Reviewing files that changed from the base of the PR and between d19f4f5 and 70d4eee.

📒 Files selected for processing (5)

examples/speculative_decoding/README.md (1 hunks)
examples/speculative_decoding/collect_hidden_states/compute_hidden_states_trtllm.py (3 hunks)
examples/speculative_decoding/eagle_utils.py (3 hunks)
examples/speculative_decoding/launch_train.sh (3 hunks)
examples/speculative_decoding/main.py (1 hunks)

🧰 Additional context used

🧬 Code graph analysis (1)

examples/speculative_decoding/eagle_utils.py (1)
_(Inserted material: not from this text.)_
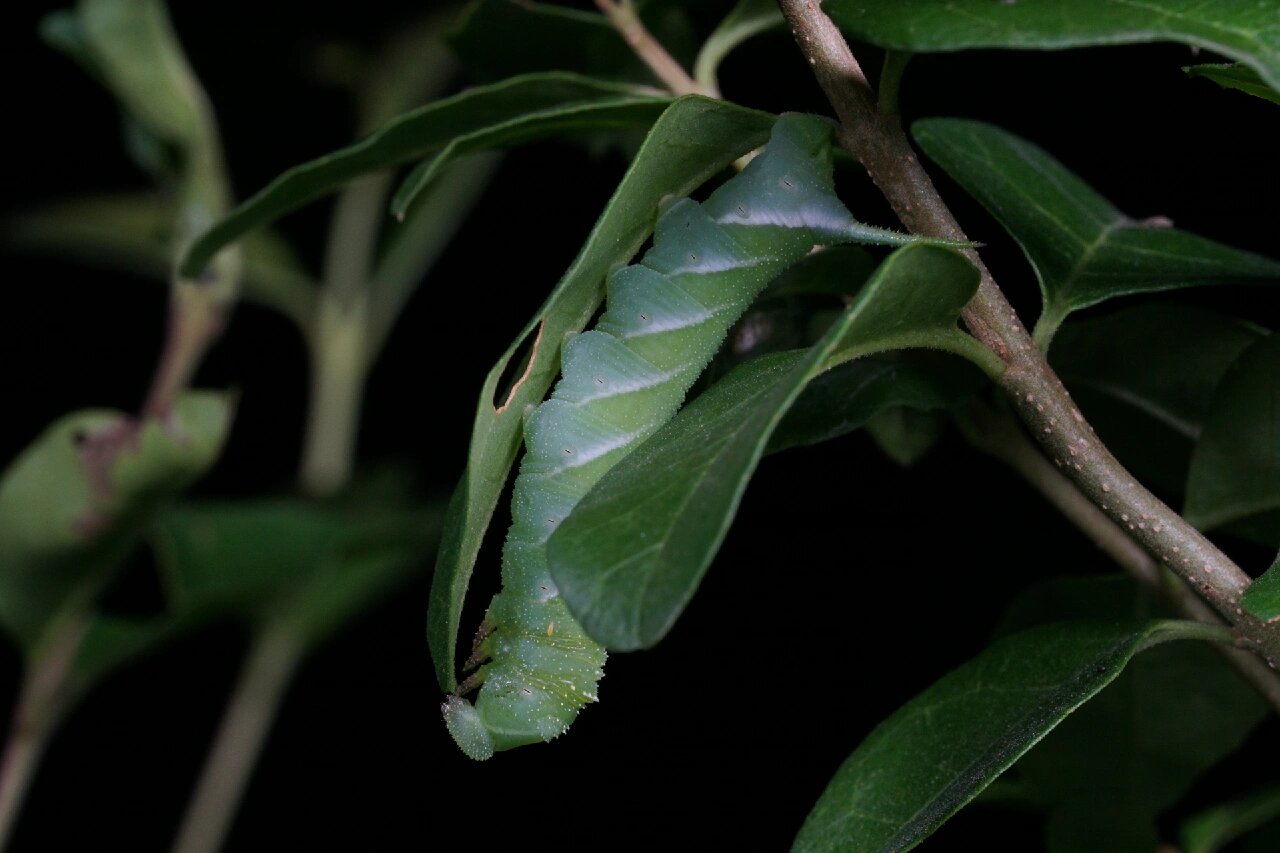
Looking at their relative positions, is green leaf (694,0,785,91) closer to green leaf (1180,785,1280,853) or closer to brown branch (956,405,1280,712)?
brown branch (956,405,1280,712)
modelopt/torch/utils/logging.py (1)

print_rank_0 (92-95)

⏰ Context from checks skipped due to timeout of 90000ms. You can increase the timeout in your CodeRabbit configuration to a maximum of 15 minutes (900000ms). (1)

GitHub Check: linux

🔇 Additional comments (12)

examples/speculative_decoding/README.md (1)

315-315: LGTM! Documentation updated to reflect expanded model support.
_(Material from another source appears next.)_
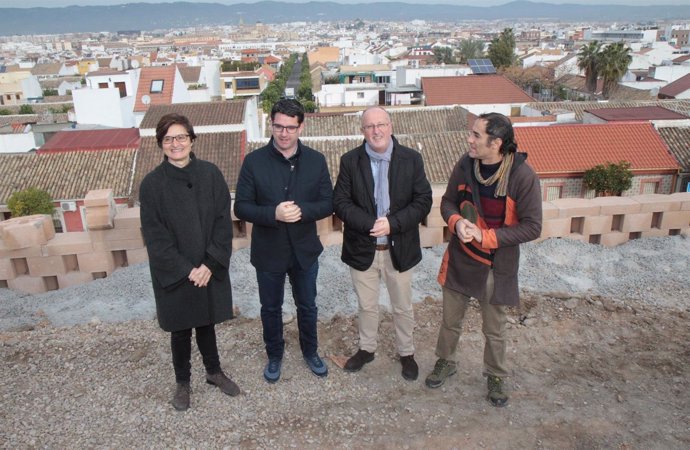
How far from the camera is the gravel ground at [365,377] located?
365 centimetres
The support matrix now correctly includes QWen versions 1.5, 2, 2.5, and 3, aligning with the PR's goal of adding Qwen3 model support.
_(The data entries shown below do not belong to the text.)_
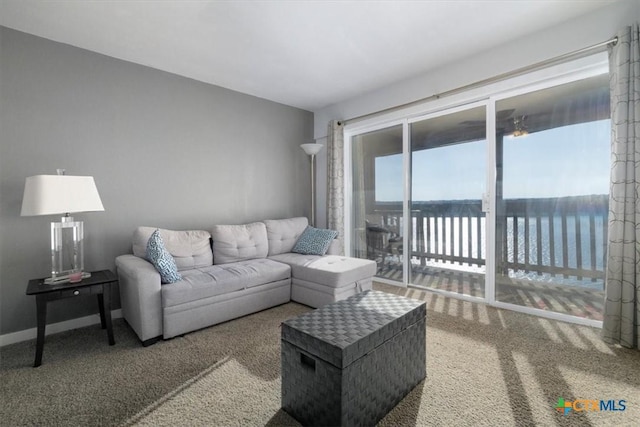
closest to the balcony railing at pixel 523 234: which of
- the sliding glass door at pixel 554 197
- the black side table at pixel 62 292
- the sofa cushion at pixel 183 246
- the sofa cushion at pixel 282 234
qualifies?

examples/speculative_decoding/main.py (1)

95-95: LGTM! Clean addition of progress bar control.

The new disable_tqdm field follows the established pattern for training arguments and addresses the PR objective to prevent CI logging overflow.

examples/speculative_decoding/launch_train.sh (3)

81-84: LGTM! Flag parsing follows established pattern.

The --disable_tqdm flag is parsed consistently with other command-line arguments in the script.

117-117: LGTM! Default value aligns with main.py.

The default value of False matches the field default in TrainingArguments.

173-173: LGTM! Flag correctly forwarded to training command.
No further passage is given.